I've been thinking about Sarah's haircut a lot. The whole time I was hacking away at it, increasingly desperate about getting it right as she wiggled and squirmed on the chair, I couldn't help but think about all those times my mother took the shears to my head. She had a pair of those scary long-handled barber's scissors -- do you know the ones I mean? The long, thin silver blades looked like an egret or heron's bill. I used to dream about those scissors -- I dreamt about them again this weekend before cutting Sarah's hair.
How many times did my mom cut my hair? I can't possibly guess. A dozen? Two dozen? More? I DISTINCTLY remember the last time, though. I was 13 and had hair down to my waist. It had been years -- two? three? -- since my last trim and apparently Mom had had enough. "Just a trim!

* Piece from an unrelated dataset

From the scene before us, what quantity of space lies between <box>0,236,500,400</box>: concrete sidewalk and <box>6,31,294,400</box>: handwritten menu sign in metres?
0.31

Just enough to take the dead ends off!" she begged. I gave in.
I sat in the bathroom on the cold closed lid of the toilet, as was usual, with a terrycloth bath towel around my shoulders and my damp hair slicked down my back. Skrritch! Skrritch! And then (I'm pretty sure this isn't just embellished memory), "Oops."
By the time she finished, my hair was over a foot shorter. Apparently there was a LOT of fixing going on back there, Mom.
As I took my turn wielding the scissors Saturday, my only hope was not to get myself into a situation I had to, you know, FIX. Skrrritch! Skrrritch! Who knew cutting hair could be so emotionally exhausting?
Sorry about all the wiggling, Mom. I had no idea.